Wednesday, July 22, 2015

The Celtic Camino

My guidebook makes a one sentence reference to the fact that the Camino Santiago was a pilgrimage for the Celtic peoples before it was Christian. This makes sense as sacred places and sacred ways tend to remain so through time and the change of nations and religions. After the Celts it was Roman. Now someone commented that the Romans only used the way for trade purposes - I stayed in a village where there are Roman ruins, Calzadilla de los Hermandillos, and I´ve also walked Roman roads still sturdy and cobblestoned - but I doubt this is true as there is at least one altar to Mercury along the way. And what better god for walking pilgrims than one with wings on his feet? But it is the Celtic Camino that most interests me as my ancestors would have walked it long before they became Christian.
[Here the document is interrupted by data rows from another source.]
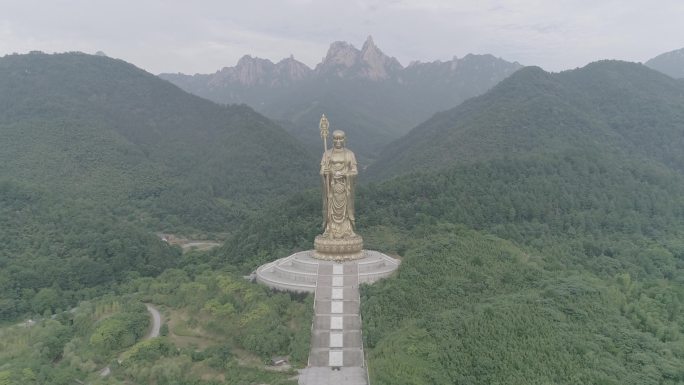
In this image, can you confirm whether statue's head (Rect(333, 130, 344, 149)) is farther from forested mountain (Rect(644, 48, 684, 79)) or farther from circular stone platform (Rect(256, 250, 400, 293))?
forested mountain (Rect(644, 48, 684, 79))

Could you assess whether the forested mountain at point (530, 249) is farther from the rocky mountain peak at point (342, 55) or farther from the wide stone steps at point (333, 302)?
the rocky mountain peak at point (342, 55)

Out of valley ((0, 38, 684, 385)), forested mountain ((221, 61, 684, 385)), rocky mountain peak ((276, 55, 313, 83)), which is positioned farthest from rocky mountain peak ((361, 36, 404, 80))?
forested mountain ((221, 61, 684, 385))

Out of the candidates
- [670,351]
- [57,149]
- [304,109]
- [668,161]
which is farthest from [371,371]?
[304,109]

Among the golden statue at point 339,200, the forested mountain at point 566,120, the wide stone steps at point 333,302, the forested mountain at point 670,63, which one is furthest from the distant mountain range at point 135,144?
the forested mountain at point 670,63

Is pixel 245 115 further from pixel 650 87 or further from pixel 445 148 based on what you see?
pixel 650 87

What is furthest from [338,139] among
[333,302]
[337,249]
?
A: [333,302]

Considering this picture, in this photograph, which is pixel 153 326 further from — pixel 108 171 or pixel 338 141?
pixel 108 171

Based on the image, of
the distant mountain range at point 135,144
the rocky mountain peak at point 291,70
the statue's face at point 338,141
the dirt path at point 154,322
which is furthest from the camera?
the rocky mountain peak at point 291,70
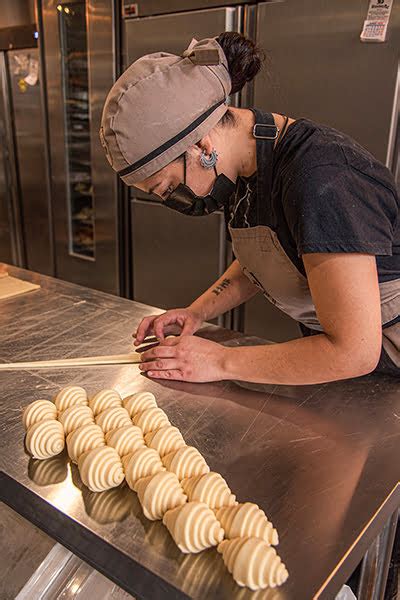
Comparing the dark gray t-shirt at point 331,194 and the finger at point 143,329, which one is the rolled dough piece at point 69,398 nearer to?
the finger at point 143,329

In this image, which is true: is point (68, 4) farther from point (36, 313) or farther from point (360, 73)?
point (36, 313)

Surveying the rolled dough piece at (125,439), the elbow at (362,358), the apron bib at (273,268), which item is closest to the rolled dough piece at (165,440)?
the rolled dough piece at (125,439)

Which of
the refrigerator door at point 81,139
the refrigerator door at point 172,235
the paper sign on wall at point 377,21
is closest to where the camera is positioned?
the paper sign on wall at point 377,21

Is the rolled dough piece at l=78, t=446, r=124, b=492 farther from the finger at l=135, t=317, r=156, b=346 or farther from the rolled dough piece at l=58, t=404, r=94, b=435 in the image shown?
the finger at l=135, t=317, r=156, b=346

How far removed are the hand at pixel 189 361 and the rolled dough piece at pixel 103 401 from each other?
7.1 inches

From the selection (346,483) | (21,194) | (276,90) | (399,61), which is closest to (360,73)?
(399,61)

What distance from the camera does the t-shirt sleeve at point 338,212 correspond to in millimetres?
966

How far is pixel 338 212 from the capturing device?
38.3 inches

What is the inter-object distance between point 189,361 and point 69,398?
0.30 m

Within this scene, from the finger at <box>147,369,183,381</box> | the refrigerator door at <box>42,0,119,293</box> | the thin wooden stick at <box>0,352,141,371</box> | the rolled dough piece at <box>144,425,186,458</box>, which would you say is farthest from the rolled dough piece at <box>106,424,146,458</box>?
the refrigerator door at <box>42,0,119,293</box>

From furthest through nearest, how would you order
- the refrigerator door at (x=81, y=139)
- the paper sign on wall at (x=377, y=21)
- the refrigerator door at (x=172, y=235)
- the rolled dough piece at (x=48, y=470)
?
1. the refrigerator door at (x=81, y=139)
2. the refrigerator door at (x=172, y=235)
3. the paper sign on wall at (x=377, y=21)
4. the rolled dough piece at (x=48, y=470)

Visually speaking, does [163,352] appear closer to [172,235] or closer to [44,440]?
[44,440]

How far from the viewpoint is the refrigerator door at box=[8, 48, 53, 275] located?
371 cm

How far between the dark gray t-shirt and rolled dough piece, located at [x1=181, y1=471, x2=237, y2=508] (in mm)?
459
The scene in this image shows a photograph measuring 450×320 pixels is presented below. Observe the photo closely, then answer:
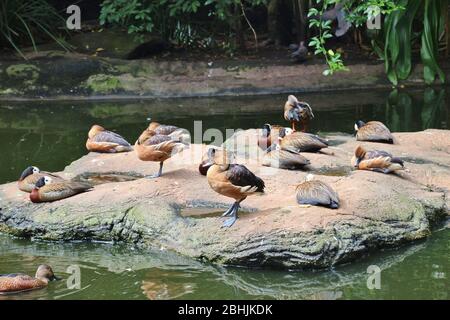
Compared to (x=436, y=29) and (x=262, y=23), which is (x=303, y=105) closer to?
(x=436, y=29)

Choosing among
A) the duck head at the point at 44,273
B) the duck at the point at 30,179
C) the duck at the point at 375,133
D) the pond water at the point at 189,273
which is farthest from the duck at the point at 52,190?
the duck at the point at 375,133

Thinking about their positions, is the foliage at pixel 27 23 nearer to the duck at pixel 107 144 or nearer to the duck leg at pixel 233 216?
the duck at pixel 107 144

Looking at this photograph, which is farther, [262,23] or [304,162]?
[262,23]

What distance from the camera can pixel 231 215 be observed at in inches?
201

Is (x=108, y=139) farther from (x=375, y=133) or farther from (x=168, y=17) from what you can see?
(x=168, y=17)

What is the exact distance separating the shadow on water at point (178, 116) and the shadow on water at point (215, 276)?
265cm

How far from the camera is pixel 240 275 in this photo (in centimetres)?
468

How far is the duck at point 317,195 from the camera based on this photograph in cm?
501

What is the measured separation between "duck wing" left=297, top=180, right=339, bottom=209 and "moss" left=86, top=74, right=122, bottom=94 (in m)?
6.68

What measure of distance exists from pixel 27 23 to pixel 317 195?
9259mm

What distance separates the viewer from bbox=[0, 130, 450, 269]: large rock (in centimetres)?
475

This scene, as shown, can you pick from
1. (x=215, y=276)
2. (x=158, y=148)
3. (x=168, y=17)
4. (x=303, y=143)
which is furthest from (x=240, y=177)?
(x=168, y=17)

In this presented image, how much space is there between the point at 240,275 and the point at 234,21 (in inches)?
340
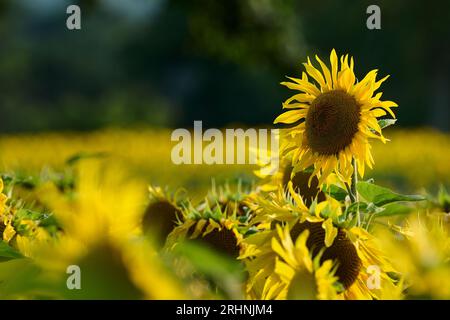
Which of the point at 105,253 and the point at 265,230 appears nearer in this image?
the point at 105,253

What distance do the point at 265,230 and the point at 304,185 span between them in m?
0.39

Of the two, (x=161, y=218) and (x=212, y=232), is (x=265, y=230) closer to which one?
(x=212, y=232)

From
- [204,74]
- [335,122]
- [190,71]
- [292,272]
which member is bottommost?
[292,272]

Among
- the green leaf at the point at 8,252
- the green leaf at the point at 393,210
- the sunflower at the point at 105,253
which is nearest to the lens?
the sunflower at the point at 105,253

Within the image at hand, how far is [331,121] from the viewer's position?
4.91 ft

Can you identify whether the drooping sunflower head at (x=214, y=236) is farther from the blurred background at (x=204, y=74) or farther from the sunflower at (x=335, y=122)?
the blurred background at (x=204, y=74)

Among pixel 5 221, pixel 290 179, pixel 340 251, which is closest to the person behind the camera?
pixel 340 251

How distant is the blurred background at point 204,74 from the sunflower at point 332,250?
7.72m

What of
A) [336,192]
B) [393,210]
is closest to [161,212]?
[336,192]

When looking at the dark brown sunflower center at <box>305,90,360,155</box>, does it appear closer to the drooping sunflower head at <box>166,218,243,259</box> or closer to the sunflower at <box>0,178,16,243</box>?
the drooping sunflower head at <box>166,218,243,259</box>

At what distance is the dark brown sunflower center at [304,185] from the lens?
1535 mm

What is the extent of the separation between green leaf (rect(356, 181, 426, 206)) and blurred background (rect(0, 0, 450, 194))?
756 cm

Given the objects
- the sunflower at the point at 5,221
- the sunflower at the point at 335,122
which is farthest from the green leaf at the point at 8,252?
the sunflower at the point at 335,122

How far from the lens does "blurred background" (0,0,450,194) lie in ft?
38.8
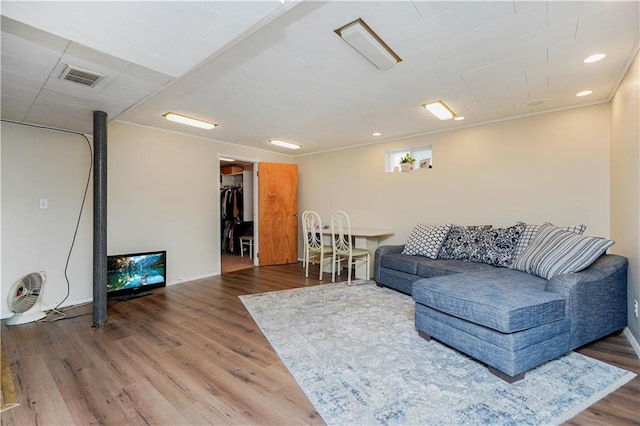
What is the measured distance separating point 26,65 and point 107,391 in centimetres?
231

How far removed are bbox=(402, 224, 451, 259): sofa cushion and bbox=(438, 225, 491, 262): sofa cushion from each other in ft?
0.25

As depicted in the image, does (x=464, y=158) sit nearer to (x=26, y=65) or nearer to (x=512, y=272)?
(x=512, y=272)

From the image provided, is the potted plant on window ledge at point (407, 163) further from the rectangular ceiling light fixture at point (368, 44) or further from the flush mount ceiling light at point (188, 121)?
the flush mount ceiling light at point (188, 121)

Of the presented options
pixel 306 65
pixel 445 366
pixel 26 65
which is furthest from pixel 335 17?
pixel 445 366

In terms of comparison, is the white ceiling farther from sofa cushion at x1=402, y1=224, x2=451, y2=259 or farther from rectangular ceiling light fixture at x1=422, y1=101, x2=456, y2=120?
sofa cushion at x1=402, y1=224, x2=451, y2=259

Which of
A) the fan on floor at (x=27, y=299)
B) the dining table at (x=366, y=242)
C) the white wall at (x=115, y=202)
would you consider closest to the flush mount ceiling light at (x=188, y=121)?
the white wall at (x=115, y=202)

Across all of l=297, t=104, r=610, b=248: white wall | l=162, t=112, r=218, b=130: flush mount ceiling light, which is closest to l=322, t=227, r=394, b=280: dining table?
l=297, t=104, r=610, b=248: white wall

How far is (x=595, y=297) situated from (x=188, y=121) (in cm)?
472

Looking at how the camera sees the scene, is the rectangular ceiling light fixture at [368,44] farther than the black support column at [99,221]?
No

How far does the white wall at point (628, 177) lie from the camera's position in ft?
7.59

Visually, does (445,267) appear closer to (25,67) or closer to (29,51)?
(29,51)

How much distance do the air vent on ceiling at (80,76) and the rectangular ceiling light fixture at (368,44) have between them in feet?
6.18

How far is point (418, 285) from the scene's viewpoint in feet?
8.49

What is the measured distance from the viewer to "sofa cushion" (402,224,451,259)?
4.01 meters
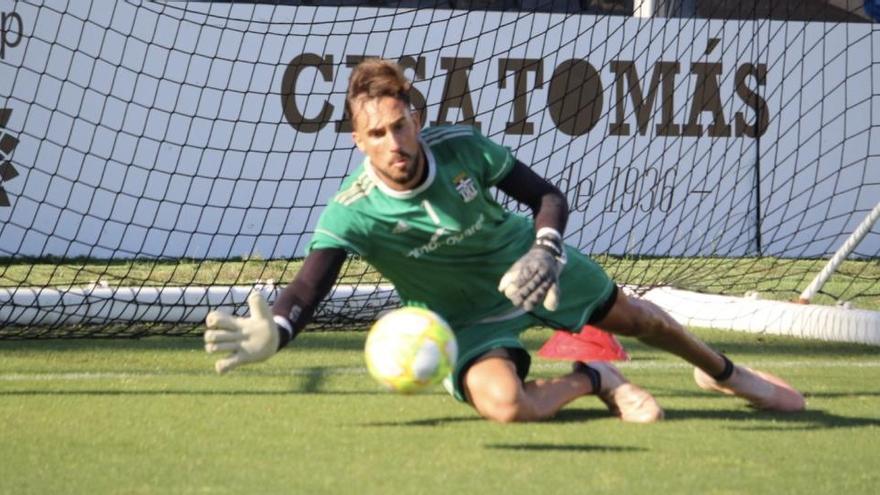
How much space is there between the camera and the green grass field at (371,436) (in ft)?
14.4

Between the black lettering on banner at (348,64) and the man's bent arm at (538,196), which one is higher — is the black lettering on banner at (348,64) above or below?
below

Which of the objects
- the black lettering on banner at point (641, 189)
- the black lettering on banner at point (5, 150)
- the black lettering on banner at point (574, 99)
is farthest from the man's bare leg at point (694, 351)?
the black lettering on banner at point (5, 150)

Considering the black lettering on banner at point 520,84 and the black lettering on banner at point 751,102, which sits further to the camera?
the black lettering on banner at point 520,84

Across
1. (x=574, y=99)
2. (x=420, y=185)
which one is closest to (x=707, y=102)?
(x=574, y=99)

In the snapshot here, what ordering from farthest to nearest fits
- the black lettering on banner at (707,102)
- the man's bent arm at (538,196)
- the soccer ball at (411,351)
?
the black lettering on banner at (707,102) → the man's bent arm at (538,196) → the soccer ball at (411,351)

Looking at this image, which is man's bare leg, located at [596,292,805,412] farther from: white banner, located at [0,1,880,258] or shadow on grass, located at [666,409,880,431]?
white banner, located at [0,1,880,258]

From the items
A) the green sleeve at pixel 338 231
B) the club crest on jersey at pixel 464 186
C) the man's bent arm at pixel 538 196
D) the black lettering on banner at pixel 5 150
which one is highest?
the man's bent arm at pixel 538 196

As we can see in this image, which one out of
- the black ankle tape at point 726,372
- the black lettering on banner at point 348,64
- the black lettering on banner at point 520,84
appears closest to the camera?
the black ankle tape at point 726,372

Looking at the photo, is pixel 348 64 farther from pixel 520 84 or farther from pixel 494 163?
pixel 494 163

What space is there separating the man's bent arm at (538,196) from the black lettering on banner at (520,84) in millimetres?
5897

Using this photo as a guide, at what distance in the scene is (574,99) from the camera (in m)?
11.7

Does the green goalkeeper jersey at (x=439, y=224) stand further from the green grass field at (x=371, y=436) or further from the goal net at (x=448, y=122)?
the goal net at (x=448, y=122)

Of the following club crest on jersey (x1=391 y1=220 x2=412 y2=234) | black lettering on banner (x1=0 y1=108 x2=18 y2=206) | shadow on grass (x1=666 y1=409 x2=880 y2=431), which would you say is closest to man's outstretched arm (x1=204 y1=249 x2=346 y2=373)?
club crest on jersey (x1=391 y1=220 x2=412 y2=234)

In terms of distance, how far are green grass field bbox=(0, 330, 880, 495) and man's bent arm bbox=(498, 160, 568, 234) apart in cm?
69
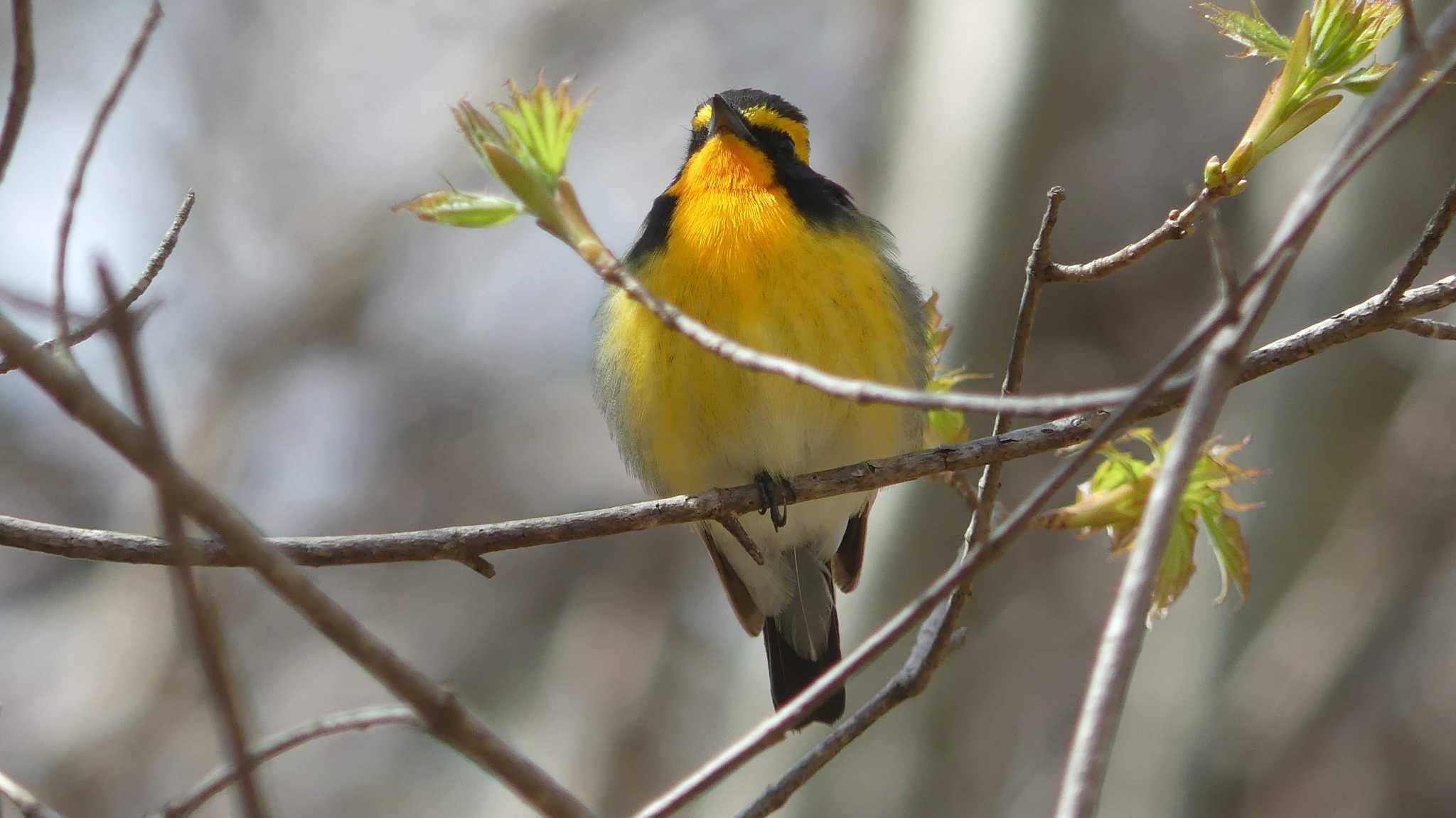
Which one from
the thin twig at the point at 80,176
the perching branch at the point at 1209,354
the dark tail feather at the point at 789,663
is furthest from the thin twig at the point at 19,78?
the dark tail feather at the point at 789,663

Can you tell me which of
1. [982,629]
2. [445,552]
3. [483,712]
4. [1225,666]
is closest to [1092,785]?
[445,552]

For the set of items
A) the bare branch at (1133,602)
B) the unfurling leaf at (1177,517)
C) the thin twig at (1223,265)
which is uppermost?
the unfurling leaf at (1177,517)

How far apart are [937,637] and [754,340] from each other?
1.23 m

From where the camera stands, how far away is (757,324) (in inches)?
144

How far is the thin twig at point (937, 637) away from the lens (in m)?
2.24

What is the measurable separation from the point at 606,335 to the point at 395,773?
7.11 meters

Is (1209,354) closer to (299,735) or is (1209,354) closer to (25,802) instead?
(299,735)

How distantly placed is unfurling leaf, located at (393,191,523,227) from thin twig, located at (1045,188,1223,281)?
1124 millimetres

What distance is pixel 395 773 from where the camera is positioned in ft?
33.6

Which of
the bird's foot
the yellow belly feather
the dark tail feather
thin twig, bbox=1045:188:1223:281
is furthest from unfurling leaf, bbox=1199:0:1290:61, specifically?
the dark tail feather

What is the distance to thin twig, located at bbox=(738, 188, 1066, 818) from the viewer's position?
7.36ft

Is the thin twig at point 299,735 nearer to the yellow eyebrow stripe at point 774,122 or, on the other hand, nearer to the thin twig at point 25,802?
the thin twig at point 25,802

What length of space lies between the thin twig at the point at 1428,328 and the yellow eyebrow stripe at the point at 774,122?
2.17 m

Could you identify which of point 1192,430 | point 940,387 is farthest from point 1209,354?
point 940,387
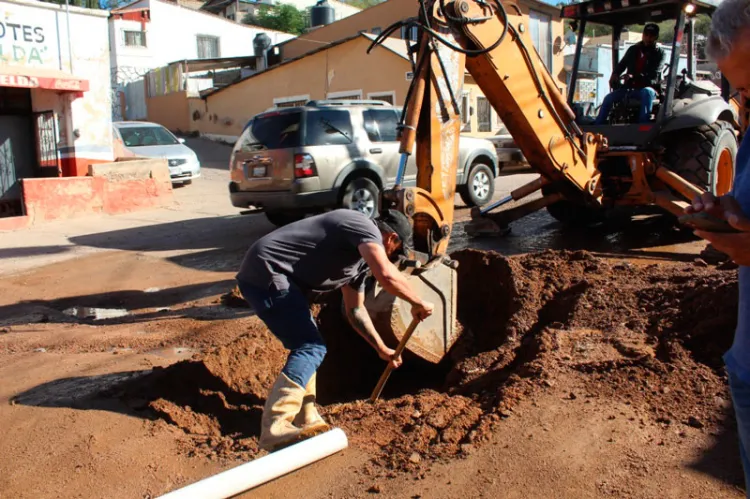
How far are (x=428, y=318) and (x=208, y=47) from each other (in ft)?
114

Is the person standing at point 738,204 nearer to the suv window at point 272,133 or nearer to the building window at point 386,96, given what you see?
the suv window at point 272,133

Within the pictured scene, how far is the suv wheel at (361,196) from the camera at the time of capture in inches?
424

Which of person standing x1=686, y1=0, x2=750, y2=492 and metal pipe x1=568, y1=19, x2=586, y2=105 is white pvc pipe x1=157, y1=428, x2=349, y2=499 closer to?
person standing x1=686, y1=0, x2=750, y2=492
I need to explore this more and when I get home I will talk with my friend Daibhi O Croinin, a professor of Early Irish History at the University of Galway, but here is one thing I´ve noticed. All along the Way there are statues of Santa Maria Dolorosa and she is always in black, sometimes showing a red heart pierced with swords, but not always. And though this Camino is in honour of St James, Maria del Camino, i.e. Mary, the Mother of God and Queen of Heaven, is the patron of the Camino. So I wonder: is this an ancient memory of the Great Goddess, the Mother of the Celtic gods, the Morrigu, the Great Queen? Her colour was black and her birds were the ravens. I had a strange dream before I began thinking about this matter: a veiled female shape, all black, and these words in my mind: I was the first. There´s more but I will keep this for the book.